Absolutely right. What was once a new and thoughtful conceptual approach has become the unconsidered default, as tends to happen. A truly conceptual approach hinges on purpose.

By the way, conceptual design doesn't really work anymore.

If I understand what you're saying correctly, I agree when it comes to a certain approach to conceptual art, (not all conceptual art aims to upend or hijack convention,) and in general that definitely applies to the inevitable life cycle of anything transgressive. Eventually what was once rule breaking becomes a new traditionalism and no longer has its original meaning.

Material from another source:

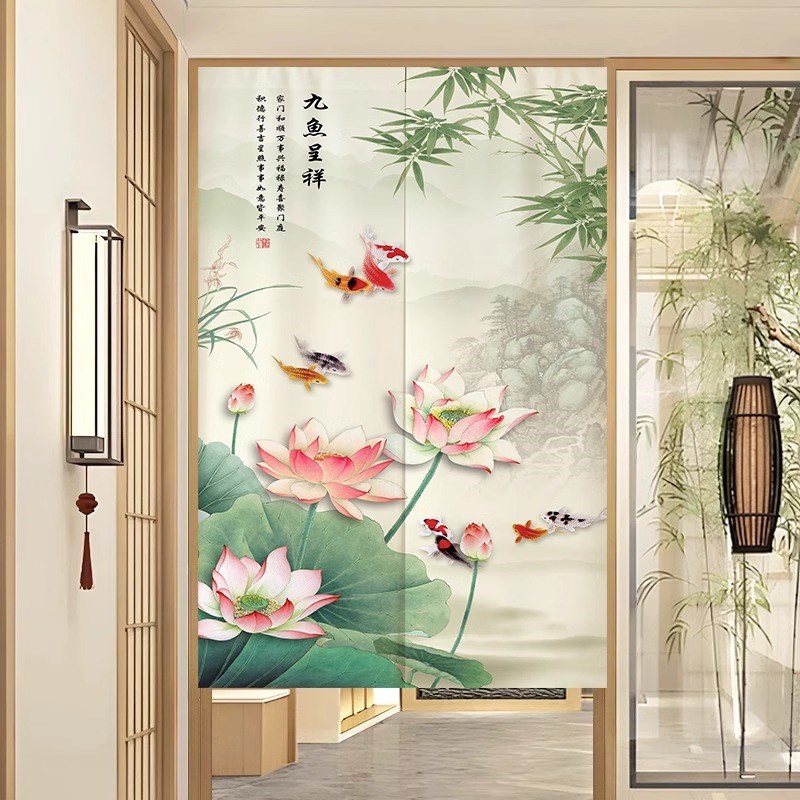 中式九鱼图荷花门帘入户玄关挂帘卧室半帘卫生间厕所遮挡隔断帘子图片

In some cases though I'd posit that the neo-traditionalism of post-Duchampian conceptual work is being celebrated, for instance in Maurizio Cattelan's 'Comedian', (the banana taped to the wall), as opposed to working under the delusion that it's actually transgressing anything. This sort of work is an established contemporary genre now, and at least some artists working in that mode and their collectors are aware of that and it figures into their reading.

In this case by conceptual design though I just mean to subtly distinguish using a graphic design approach that starts tabula rasa from the source material and works its way out to arrive at hopefully inventive solutions, as opposed to starting from somewhere outside the work (genre, audience, marketing, analytics, brand identity/goals, anything automatic or default qualifies) and moving in.

Budgets are definitely a huge factor in modern design trends. In terms of the critique in the IPoS vid it might easily be the biggest factor causing novel design to trend towards this particular aesthetic and sameness. The same goes for today's "hollywood" movies, while many tend to fault creators, (not that they're never to blame,) the reasons for many of their disappointing trends are subsumed into the crushing machinations of global economic engines.

I'd never heard of Garces before. Very very cool, going to check his work out for sure, thanks for sharing!